A verbatim copy of the records is required, with all pictures left out.

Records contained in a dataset
──────────────────────────────

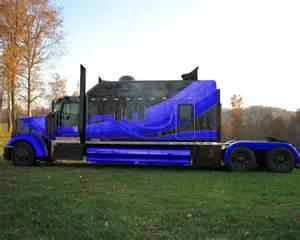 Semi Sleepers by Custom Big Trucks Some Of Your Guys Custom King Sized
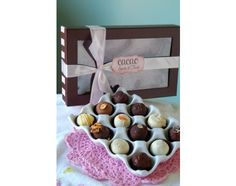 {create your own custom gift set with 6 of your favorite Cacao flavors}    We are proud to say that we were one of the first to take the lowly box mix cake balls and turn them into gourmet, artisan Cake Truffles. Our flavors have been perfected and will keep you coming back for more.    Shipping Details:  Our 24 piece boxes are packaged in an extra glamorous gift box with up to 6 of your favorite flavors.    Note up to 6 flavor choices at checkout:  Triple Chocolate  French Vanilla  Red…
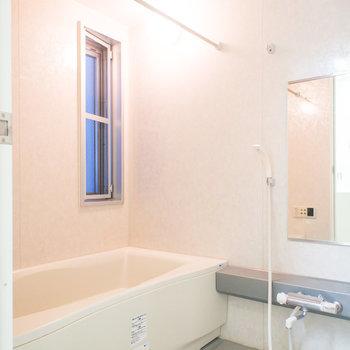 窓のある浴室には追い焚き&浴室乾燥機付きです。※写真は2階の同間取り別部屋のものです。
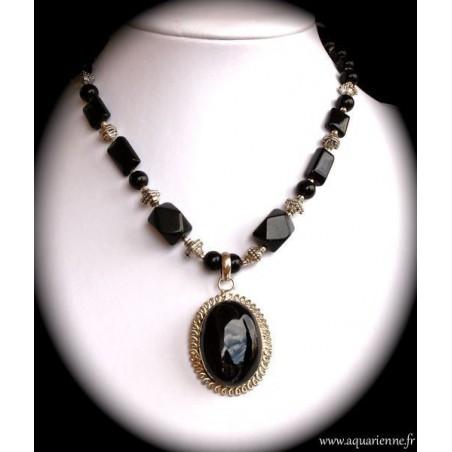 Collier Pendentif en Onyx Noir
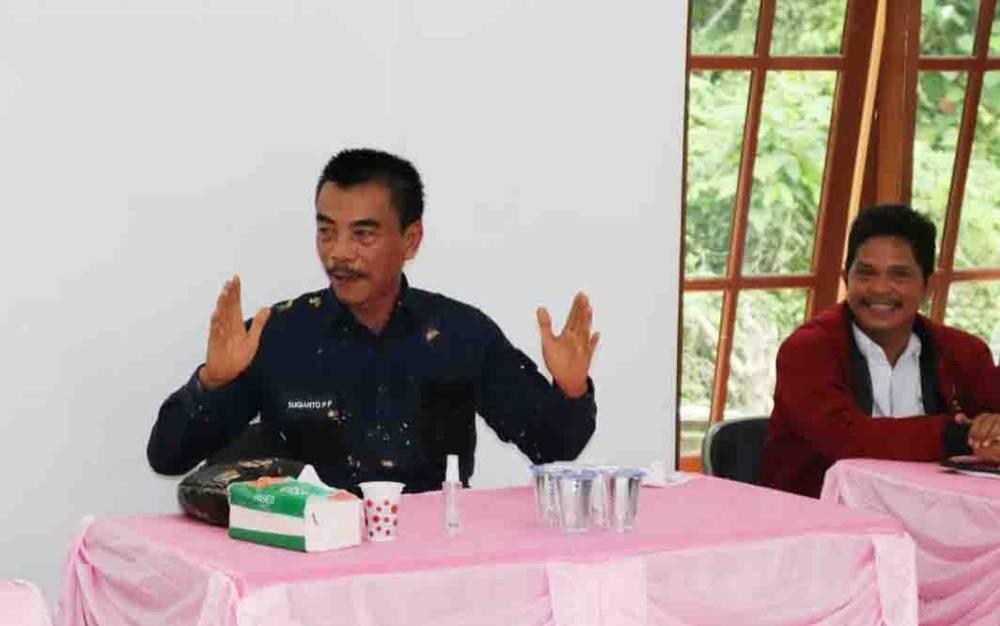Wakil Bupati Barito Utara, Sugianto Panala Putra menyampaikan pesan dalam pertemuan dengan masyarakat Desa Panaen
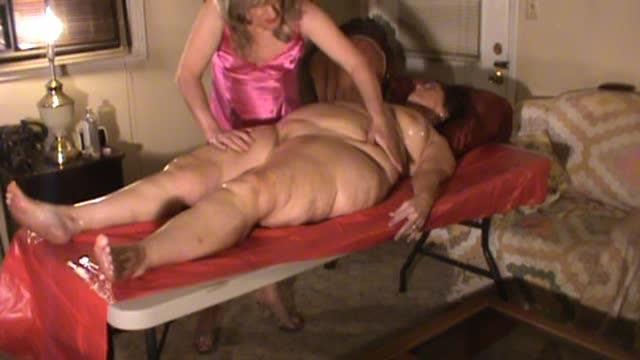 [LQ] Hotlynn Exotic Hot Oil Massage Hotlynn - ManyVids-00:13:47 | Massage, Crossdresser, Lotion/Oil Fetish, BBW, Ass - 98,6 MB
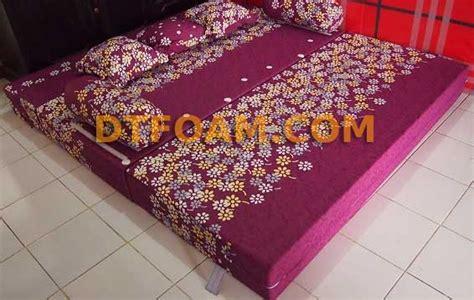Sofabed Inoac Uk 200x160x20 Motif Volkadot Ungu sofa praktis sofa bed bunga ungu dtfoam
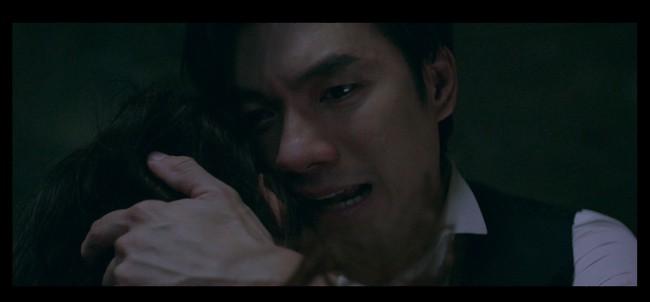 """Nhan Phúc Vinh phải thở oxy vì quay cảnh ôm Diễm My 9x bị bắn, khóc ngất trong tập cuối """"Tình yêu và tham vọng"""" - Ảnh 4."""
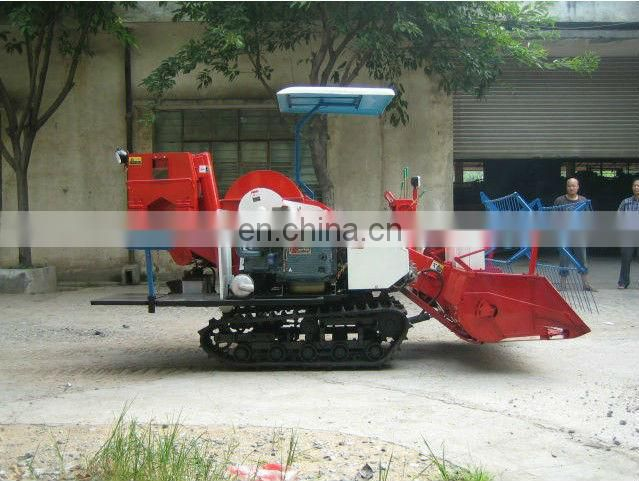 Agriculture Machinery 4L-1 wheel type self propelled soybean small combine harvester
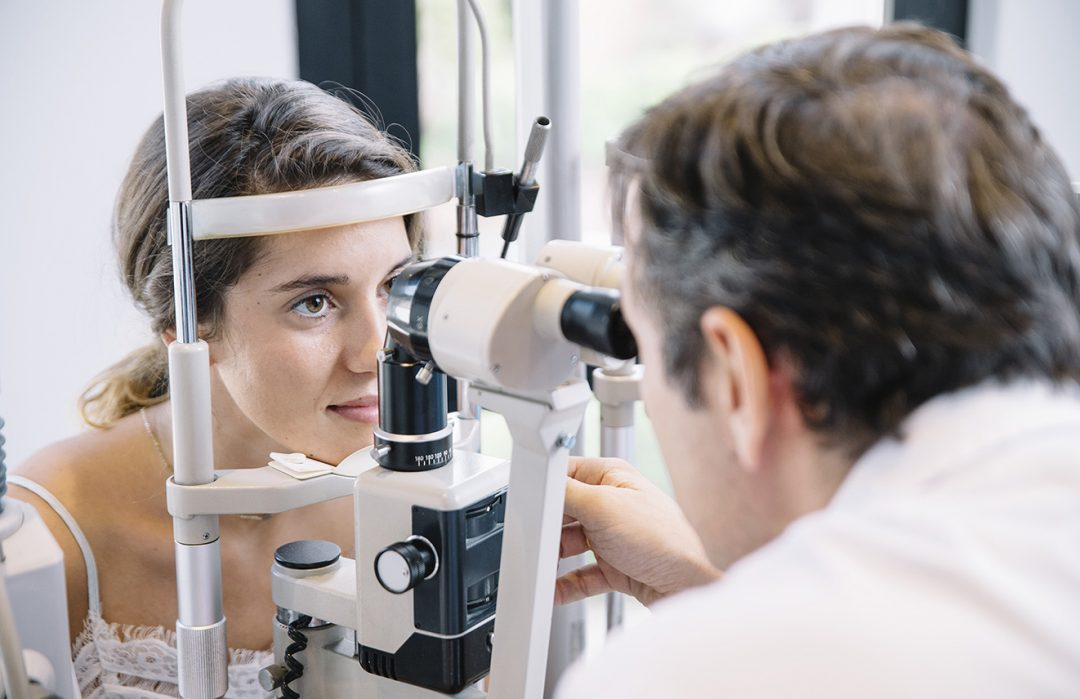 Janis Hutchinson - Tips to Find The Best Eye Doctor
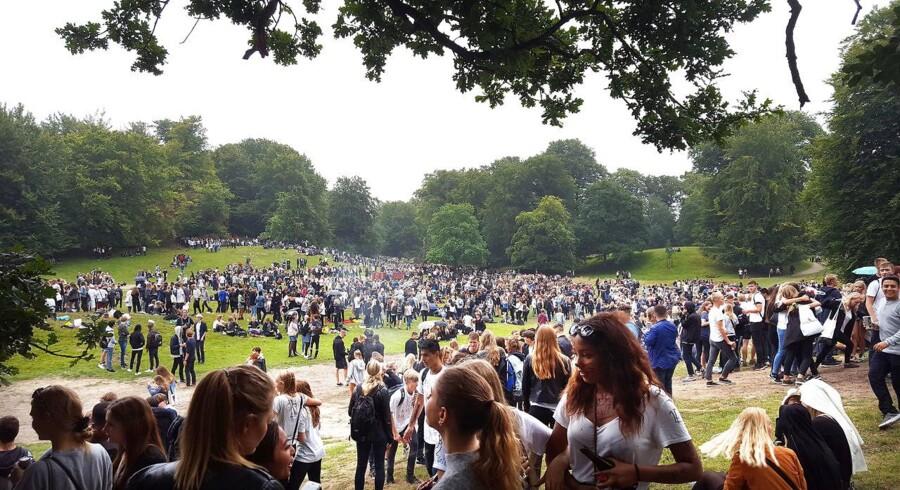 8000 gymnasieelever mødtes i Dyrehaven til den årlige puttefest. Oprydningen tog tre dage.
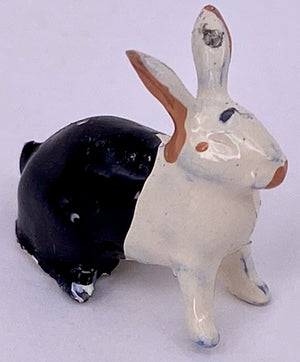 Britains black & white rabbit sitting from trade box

──────────────────────────────

• [RESULT OF THE TASK]
 Semi Sleepers by Custom Big Trucks Some Of Your Guys Custom King Sized
 {create your own custom gift set with 6 of your favorite Cacao flavors}    We are proud to say that we were one of the first to take the lowly box mix cake balls and turn them into gourmet, artisan Cake Truffles. Our flavors have been perfected and will keep you coming back for more.    Shipping Details:  Our 24 piece boxes are packaged in an extra glamorous gift box with up to 6 of your favorite flavors.    Note up to 6 flavor choices at checkout:  Triple Chocolate  French Vanilla  Red…
 窓のある浴室には追い焚き&浴室乾燥機付きです。※写真は2階の同間取り別部屋のものです。
 Collier Pendentif en Onyx Noir
Wakil Bupati Barito Utara, Sugianto Panala Putra menyampaikan pesan dalam pertemuan dengan masyarakat Desa Panaen
 [LQ] Hotlynn Exotic Hot Oil Massage Hotlynn - ManyVids-00:13:47 | Massage, Crossdresser, Lotion/Oil Fetish, BBW, Ass - 98,6 MB
Sofabed Inoac Uk 200x160x20 Motif Volkadot Ungu sofa praktis sofa bed bunga ungu dtfoam
 """Nhan Phúc Vinh phải thở oxy vì quay cảnh ôm Diễm My 9x bị bắn, khóc ngất trong tập cuối """"Tình yêu và tham vọng"""" - Ảnh 4."""
 Agriculture Machinery 4L-1 wheel type self propelled soybean small combine harvester
 Janis Hutchinson - Tips to Find The Best Eye Doctor
 8000 gymnasieelever mødtes i Dyrehaven til den årlige puttefest. Oprydningen tog tre dage.
 Britains black & white rabbit sitting from trade box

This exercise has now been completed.